If yes, this satisfies medical necessity and medical appropriateness criteria
If no, go to question #10
Does the individual have a diagnosis of Kawasaki disease and will take aspirin with therapy if tolerated?
If yes, this satisfies medical necessity and medical appropriateness criteria
If no, go to question #11
Does the individual have a diagnosis of multifocal motor neuropathy and treatment is second line?
If yes, this satisfies medical necessity and medical appropriateness criteria
If no, go to question #12
Does the individual have a diagnosis of multiple sclerosis with ALL of the following?

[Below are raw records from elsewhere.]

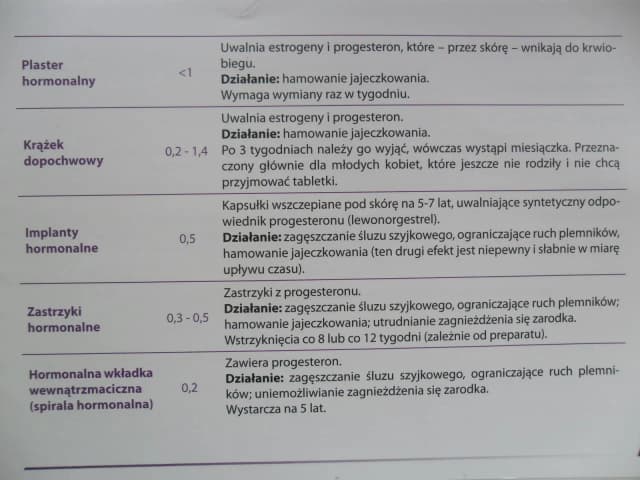 | Plaster hormonalny | <1 | Uwalnia estrogeny i progesteron, które – przez skórę – wnikają do krwiobiegu. Działanie: hamowanie jajeczkowania. Wymaga wymiany raz w tygodniu. |
|---|---|---|
| Krążek dopochwowy | 0,2 - 1,4 | Uwalnia estrogeny i progesteron. Działanie: hamowanie jajeczkowania. Po 3 tygodniach należy go wyjąć, wówczas wystąpi miesiączka. Przeznaczony głównie dla młodych kobiet, które jeszcze nie rodziły i nie chcą przyjmować tabletki. |
| Implanty hormonalne | 0,5 | Kapsułki wszczepiane pod skórę na 5-7 lat, uwalniające syntetyczny odpowiednik progesteronu (lewonorgestrel). Działanie: zagęszczanie śluzu szyjkowego, ograniczające ruch plemników, hamowanie jajeczkowania (ten drugi efekt jest niepewny i słabnie w miarę upływu czasu). |
| Zastrzyki hormonalne | 0,3 - 0,5 | Zastrzyki z progesteronu. Działanie: zagęszczanie śluzu szyjkowego, ograniczające ruch plemników; hamowanie jajeczkowania; utrudnianie zagnieżdżenia się zarodka. Wstrzyknięcia co 8 lub co 12 tygodni (zależnie od preparatu). |
| Hormonalna wkładka wewnątrzmaciczna (spirala hormonalna) | 0,2 | Zawiera progesteron. Działanie: zagęszczanie śluzu szyjkowego, ograniczające ruch plemników; uniemożliwianie zagnieżdżenia się zarodka. Wystarcza na 5 lat. |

Disease is relapsing-remitting
Treatment is second-line treatment therapy
If yes, this satisfies medical necessity and medical appropriateness criteria
If no, go to question #13
Is the individual a solid organ transplant recipient with ANY ONE of the following?
Pre-transplant, individual is at high risk for antibody-mediated rejection, (e.g., highly sensitized individuals or those receiving an ABO/blood type incompatible organ)
Post-transplant, for treatment of an antibody-mediated rejection
If yes, this satisfies medical necessity and medical appropriateness criteria
If no, go to question #14
Does the individual have a diagnosis of chronic parvovirus B19 with severe anemia secondary to bone marrow suppression?
If yes, this satisfies medical necessity and medical appropriateness criteria
If no, go to question #15
Is the individual at risk for bacterial infections associated with chronic lymphocytic leukemia with ALL of the following?
Recurrent infections
Treatment is adjunctive
If yes, this satisfies medical necessity and medical appropriateness criteria
If no, go to question #16
Is the individual at risk for graft-versus-host disease (GVHF) associated with interstitial pneumonia (infectious or idiopathic) or infections such as varicella-zoster infection or recurrent bacterial infections with ALL of the following:
Treatment is adjunctive
Individual is 20 years of age or older
GVHF is acute
IVIG is administered in the first 100 days after bone marrow transplantation
If yes, this satisfies medical necessity and medical appropriateness criteria
If no, this does not meet medical necessity and/or medical appropriateness criteria
This document has been classified as public information.